The truth is that the undertaking provides no protection for the refugees. In the notorious Tampa case of 2001, the Howard Coalition government gave the courts a similar promise. It said it would bring back to Australia 433 Afghan asylum seekers it was militarily transporting to Nauru, if it lost a High Court challenge to their removal.
When that case got to the High Court, however, the judges washed their hands of the people who had been originally rescued by the Tampa, a Norwegian container ship. The court ruled that it could not hear the case because the passengers had been already taken out of Australia’s jurisdiction.
Howard’s government, just like today’s Abbott government, insisted that it had “executive” power to expel non-citizens (“aliens”), regardless of any formal restrictions in the Migration Act, and that the refugees were no longer in the High Court’s jurisdiction.
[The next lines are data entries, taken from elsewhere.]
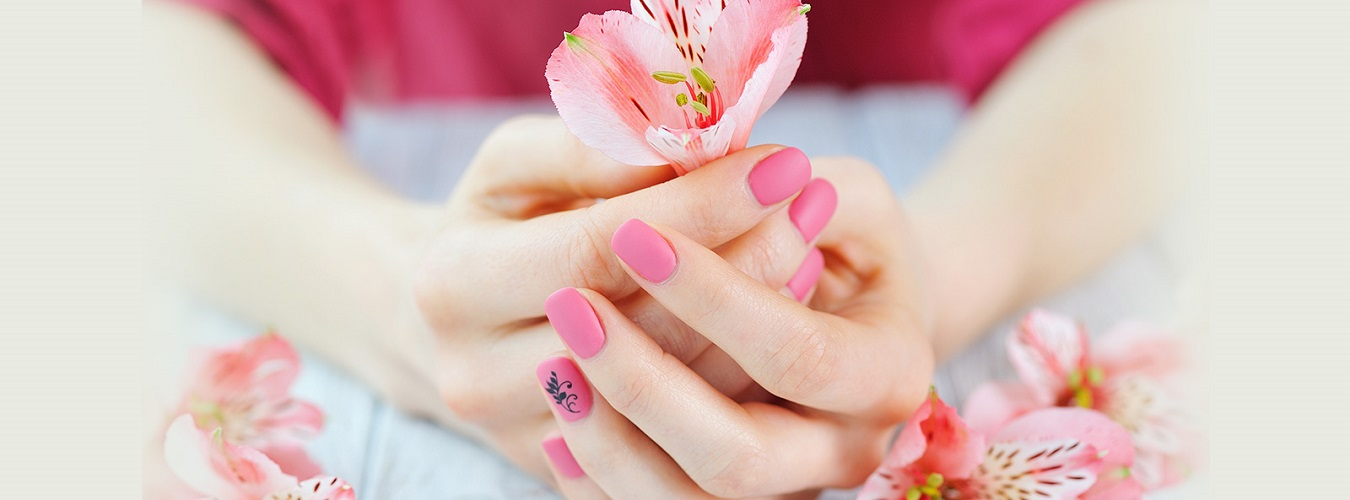 Eastern Spa & Nails | Nail salon 87113 | Nail salon in Holly Ave NE Albuquerque 87113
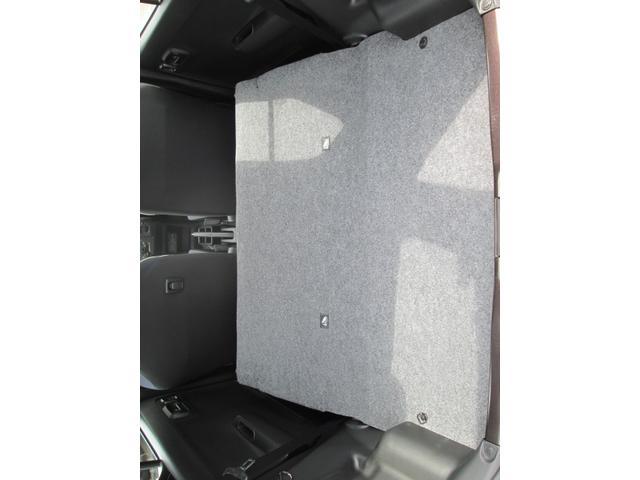 L 2型 CVT車 CDステレオ シートヒーター(25枚目)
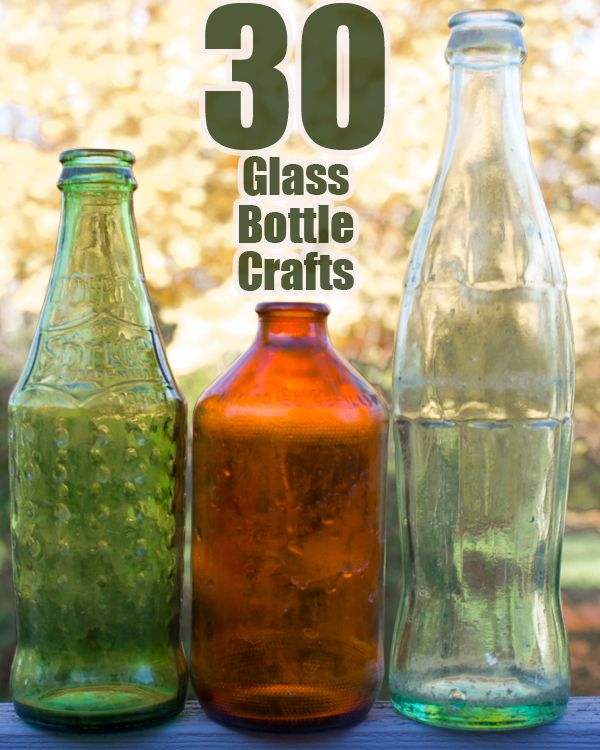 30 Awesome Glass Bottle Crafts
By rubberstamping the Howard government’s breach of its own undertakings, the High Court helped pave the way for an escalating assault on the civil and political rights of asylum seekers by successive governments.
As the High Court sat yesterday, the 41 asylum seekers already placed back in the arms of the Sri Lankan government and locked in Galle’s notorious high-security Boossa prison, were being arraigned in a magistrates court, facing up to five years’ jail on charges that include illegally leaving the country. Although nine children were released and 27 adults granted bail, there is a documented history of abuse, harassment and discrimination against the more than 1,000 Sri Lankan asylum seekers previously deported by this government and its Labor predecessor.
If the 153 refugees involved in the High Court case avoid that fate for now, their plight will be no better. The horrific conditions in Australia’s own detention camps were also highlighted yesterday by reports that at least 10 mothers locked up at Christmas Island had attempted to commit suicide after being told they would be sent to Nauru or Manus Island, in a bid to ensure that their children would be admitted to Australia.
Abbott immediately declared that his government would not succumb to “moral blackmail” by people threatening to kill themselves—recalling similar inhuman declarations by the Howard and Labor governments in the face of repeated protests, hunger strikes and suicide bids by detainees.
This bipartisan front was underscored by the comments of Labor’s shadow immigration minister, Richard Marles. He criticised the Abbott government for not taking the more “efficient” and “thorough” route—pioneered by the Gillard Labor government—of deporting Sri Lankan refugees via Christmas Island, Nauru or Manus. That, he said, would have prevented Australia’s international reputation being “trashed.”
The Greens, who were de facto partners in the last Labor government as it shredded every basic right of refugees, have voiced similar concerns for Australia’s image. The party’s immigration spokesperson, Senator Sarah Hanson-Young, vowed that the government’s belief that it can “act above the law” would be “tested in the parliament when the new Senate votes on a motion condemning their actions out on the high seas.”
No token parliamentary vote is going to defend the refugees. The historical record, including that of the Greens’ support for the Labor government, demonstrates that the whole establishment, including the courts, is complicit in the mounting crimes being committed against asylum seekers. The Socialist Equality Parties in Australia and Sri Lanka call on the working class to come to the defence of the refugees. (See: “Oppose Australia’s handover of refugees to Sri Lankan navy”).